*** Begin section ***

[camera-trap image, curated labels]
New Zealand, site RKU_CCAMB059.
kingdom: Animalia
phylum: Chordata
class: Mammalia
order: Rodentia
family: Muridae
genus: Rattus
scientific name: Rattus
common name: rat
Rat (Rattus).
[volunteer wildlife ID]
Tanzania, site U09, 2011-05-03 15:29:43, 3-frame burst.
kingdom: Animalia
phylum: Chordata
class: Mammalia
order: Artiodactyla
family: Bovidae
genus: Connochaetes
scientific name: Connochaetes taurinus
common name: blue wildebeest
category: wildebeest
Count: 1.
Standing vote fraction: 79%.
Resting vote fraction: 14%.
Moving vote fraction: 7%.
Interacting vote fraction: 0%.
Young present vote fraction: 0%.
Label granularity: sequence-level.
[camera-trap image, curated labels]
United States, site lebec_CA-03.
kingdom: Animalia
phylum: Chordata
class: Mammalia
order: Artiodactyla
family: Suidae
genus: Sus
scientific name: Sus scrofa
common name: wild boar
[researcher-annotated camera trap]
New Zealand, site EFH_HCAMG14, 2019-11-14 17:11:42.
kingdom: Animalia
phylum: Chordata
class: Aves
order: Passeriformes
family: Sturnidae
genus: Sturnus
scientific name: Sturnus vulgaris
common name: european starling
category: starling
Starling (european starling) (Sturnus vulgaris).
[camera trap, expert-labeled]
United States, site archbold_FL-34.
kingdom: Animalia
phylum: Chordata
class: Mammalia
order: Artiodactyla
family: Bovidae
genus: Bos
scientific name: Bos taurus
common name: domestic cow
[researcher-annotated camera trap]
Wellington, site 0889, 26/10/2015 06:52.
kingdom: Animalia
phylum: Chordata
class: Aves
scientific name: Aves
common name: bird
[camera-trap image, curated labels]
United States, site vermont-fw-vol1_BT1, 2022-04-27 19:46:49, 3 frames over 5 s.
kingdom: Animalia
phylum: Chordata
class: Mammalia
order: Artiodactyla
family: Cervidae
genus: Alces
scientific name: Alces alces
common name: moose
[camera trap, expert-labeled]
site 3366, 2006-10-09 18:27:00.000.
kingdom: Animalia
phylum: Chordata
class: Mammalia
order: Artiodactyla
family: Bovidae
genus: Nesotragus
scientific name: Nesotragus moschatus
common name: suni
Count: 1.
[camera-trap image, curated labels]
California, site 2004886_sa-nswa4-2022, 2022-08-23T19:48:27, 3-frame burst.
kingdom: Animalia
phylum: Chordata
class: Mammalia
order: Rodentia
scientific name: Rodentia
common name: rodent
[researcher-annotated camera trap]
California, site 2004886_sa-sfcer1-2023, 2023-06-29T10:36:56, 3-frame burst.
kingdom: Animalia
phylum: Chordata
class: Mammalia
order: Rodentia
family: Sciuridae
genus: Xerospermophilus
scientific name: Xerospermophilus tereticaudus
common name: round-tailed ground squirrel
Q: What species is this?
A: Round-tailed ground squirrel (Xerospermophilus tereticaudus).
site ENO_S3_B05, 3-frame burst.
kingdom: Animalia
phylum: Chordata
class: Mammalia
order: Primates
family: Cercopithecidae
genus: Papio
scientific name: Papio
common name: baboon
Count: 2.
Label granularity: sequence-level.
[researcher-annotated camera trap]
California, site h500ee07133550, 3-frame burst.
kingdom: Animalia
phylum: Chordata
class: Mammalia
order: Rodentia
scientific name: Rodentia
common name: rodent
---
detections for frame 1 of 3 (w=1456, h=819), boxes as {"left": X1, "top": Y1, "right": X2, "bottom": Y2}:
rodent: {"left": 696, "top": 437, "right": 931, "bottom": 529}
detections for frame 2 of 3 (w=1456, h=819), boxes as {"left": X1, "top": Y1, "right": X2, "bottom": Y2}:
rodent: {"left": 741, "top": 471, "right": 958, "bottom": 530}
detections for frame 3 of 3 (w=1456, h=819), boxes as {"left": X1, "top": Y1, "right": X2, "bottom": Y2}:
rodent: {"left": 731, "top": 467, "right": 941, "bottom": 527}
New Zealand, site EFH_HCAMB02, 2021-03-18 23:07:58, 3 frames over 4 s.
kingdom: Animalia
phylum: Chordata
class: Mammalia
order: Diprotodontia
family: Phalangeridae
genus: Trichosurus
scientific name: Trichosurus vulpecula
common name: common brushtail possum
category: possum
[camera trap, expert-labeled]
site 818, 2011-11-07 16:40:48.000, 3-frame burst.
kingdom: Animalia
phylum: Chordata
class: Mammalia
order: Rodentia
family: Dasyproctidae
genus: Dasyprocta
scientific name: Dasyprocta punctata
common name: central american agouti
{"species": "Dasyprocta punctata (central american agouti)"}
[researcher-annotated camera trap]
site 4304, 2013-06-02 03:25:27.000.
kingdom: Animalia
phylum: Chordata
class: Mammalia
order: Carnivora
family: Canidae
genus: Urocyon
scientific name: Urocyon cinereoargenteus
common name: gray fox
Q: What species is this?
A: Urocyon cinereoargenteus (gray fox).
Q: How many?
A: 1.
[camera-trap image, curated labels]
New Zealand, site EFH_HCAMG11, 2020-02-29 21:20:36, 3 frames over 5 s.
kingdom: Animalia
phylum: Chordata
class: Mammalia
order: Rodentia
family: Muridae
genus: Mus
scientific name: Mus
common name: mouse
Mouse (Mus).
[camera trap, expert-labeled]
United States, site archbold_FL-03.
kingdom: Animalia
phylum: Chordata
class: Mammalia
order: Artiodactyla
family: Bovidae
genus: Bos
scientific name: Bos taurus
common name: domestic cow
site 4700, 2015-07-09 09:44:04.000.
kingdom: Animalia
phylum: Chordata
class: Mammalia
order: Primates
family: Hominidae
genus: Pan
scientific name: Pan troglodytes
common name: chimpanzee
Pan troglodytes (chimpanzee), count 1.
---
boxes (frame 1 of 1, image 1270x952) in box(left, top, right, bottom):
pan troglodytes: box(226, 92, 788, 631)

*** End section ***

Each line of the records that contains the string "burst" must be copied.

Tanzania, site U09, 2011-05-03 15:29:43, 3-frame burst.
California, site 2004886_sa-nswa4-2022, 2022-08-23T19:48:27, 3-frame burst.
California, site 2004886_sa-sfcer1-2023, 2023-06-29T10:36:56, 3-frame burst.
site ENO_S3_B05, 3-frame burst.
California, site h500ee07133550, 3-frame burst.
site 818, 2011-11-07 16:40:48.000, 3-frame burst.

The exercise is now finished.